(INPUT DATA)

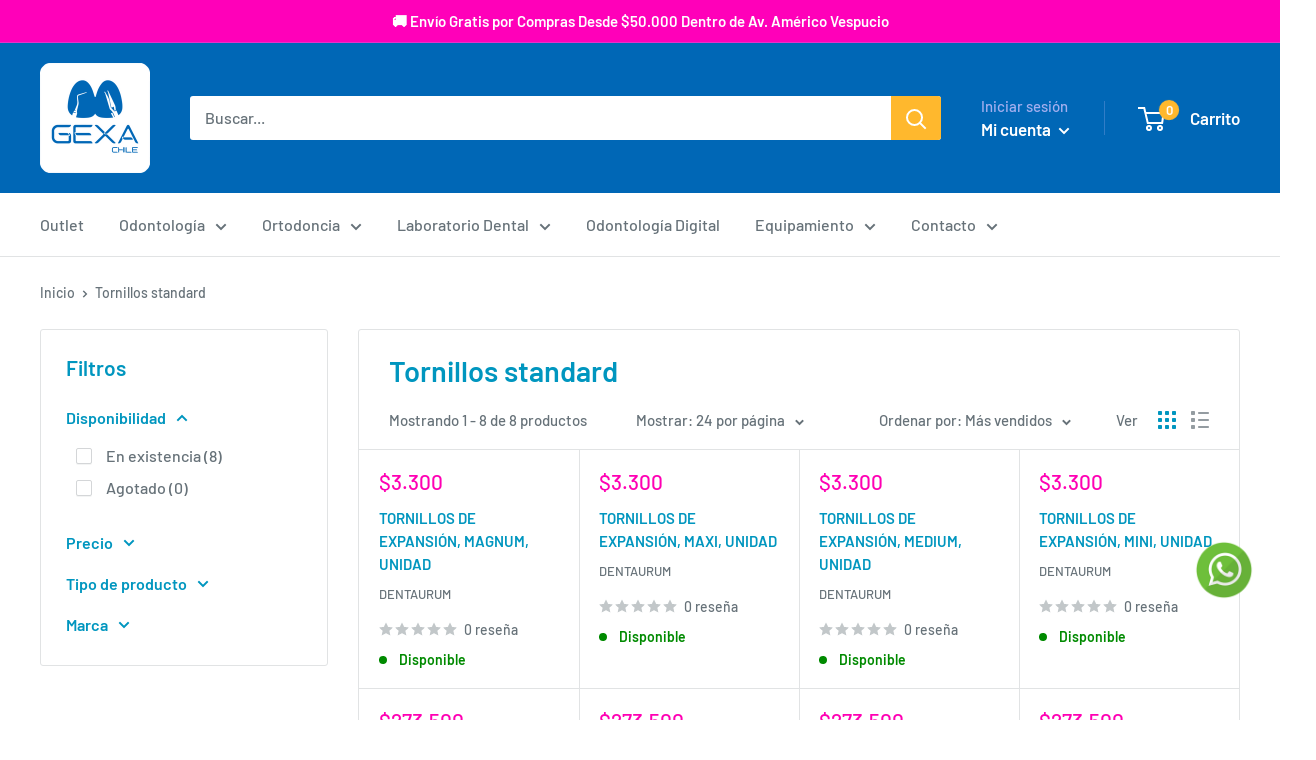

--- FILE ---
content_type: text/css
request_url: https://gexachile.cl/cdn/shop/t/2/assets/custom-rcd.css?v=159007086736785665261645110733
body_size: -504
content:
@charset "utf-8";

/* 
	Estilos RCD
*/

.quick-links {
  white-space: nowrap;
  overflow: hidden;
  display: block;
}


.button--newsletter {
  background: var(--footer-background-color);
  color: var(--primary-button-text-color);
}

.button--newsletter:hover {
  background: var(--secondary-button-background);
}
  

.button--accent {
  background: var(--footer-accent-color);
  color: var(--primary-button-text-color);
}

.button--accent:hover {
  background: rgba(var(--footer-accent-color-rgb), 0.8)!important;
}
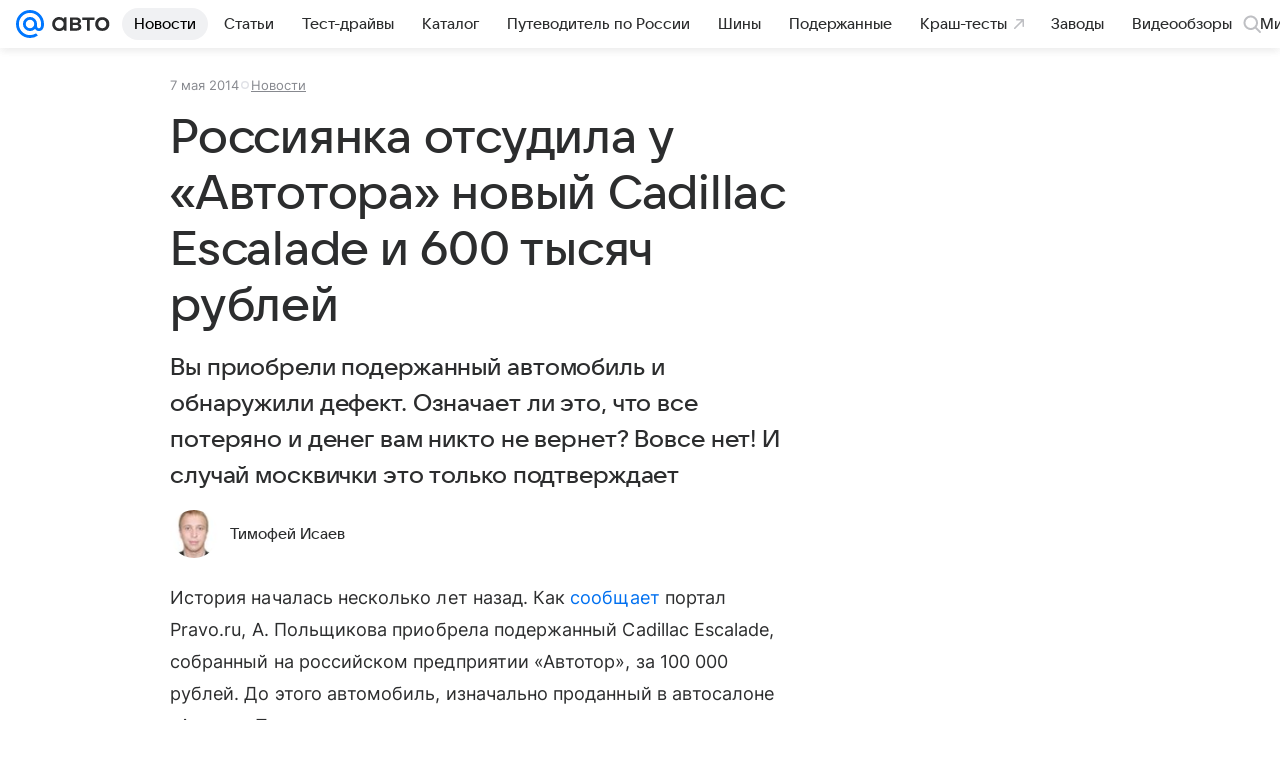

--- FILE ---
content_type: text/plain; charset=utf-8
request_url: https://media-stat.mail.ru/metrics/1.0/
body_size: 660
content:
eyJhbGciOiJkaXIiLCJjdHkiOiJKV1QiLCJlbmMiOiJBMjU2R0NNIiwidHlwIjoiSldUIn0..ppxTKM4_tdBjGKB3.[base64].XDfDlJl_X8fFXT3F6HZblA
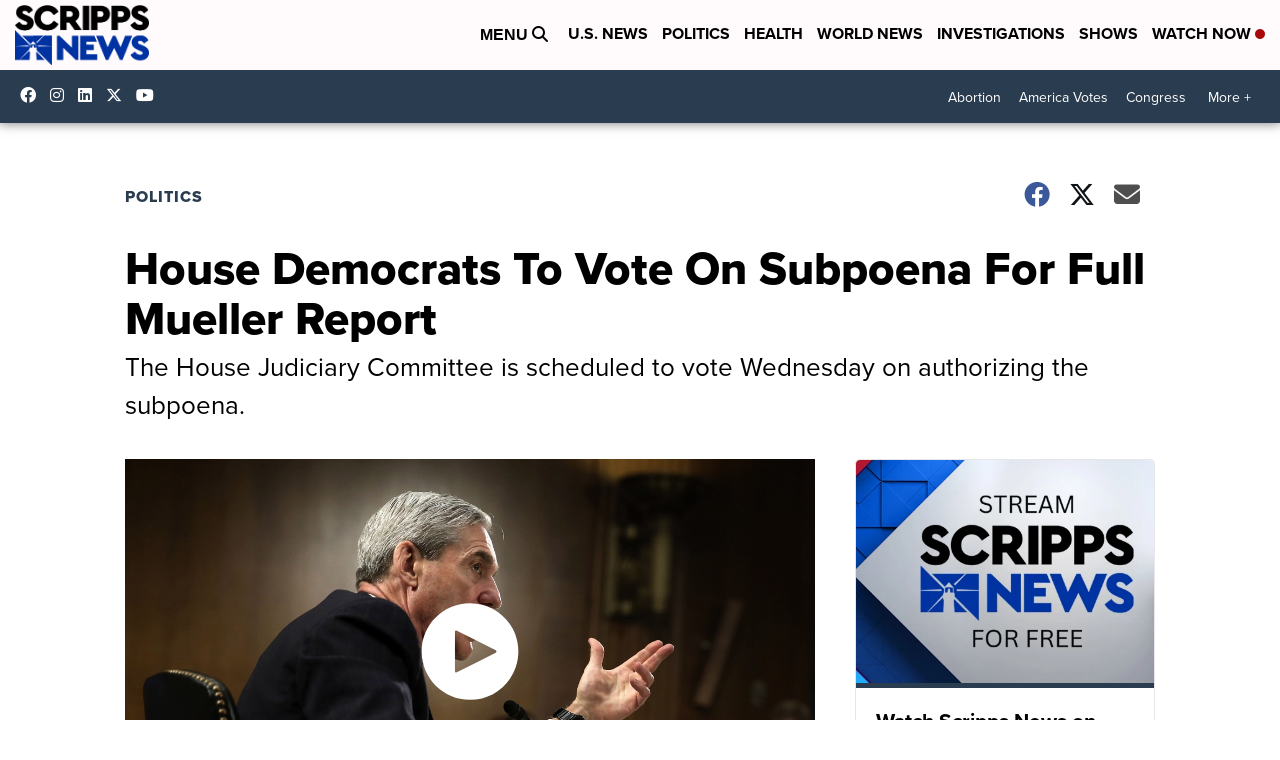

--- FILE ---
content_type: application/javascript; charset=utf-8
request_url: https://fundingchoicesmessages.google.com/f/AGSKWxWUBwBN1dfZVNPi5HNMkwbiM1IuB0bPStSB9mU1BI559t6HR_BsT7YkqhTN-I8TXHQpBeElTmUHSZheSDbc9c1TPkftRnkIrhlhQ4jREacQbHBpZCKNX3LoHMmMGThQjw4LPYlvpA3mJTs_YknazqsKelsEqhIAL2-UjA6NvYiHxspyPXv2sEECnLRp/_/adrot./brand-ad-/adserver1./addata./Api/Ad.
body_size: -1294
content:
window['219d5bde-8d50-4df7-a255-1ea0caba08a4'] = true;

(End INPUT DATA)

WHAT THIS TASK INVOLVES: Please report every line among the entries that includes "footer".

TASK RESULT:
  background: var(--footer-background-color);
  background: var(--footer-accent-color);
  background: rgba(var(--footer-accent-color-rgb), 0.8)!important;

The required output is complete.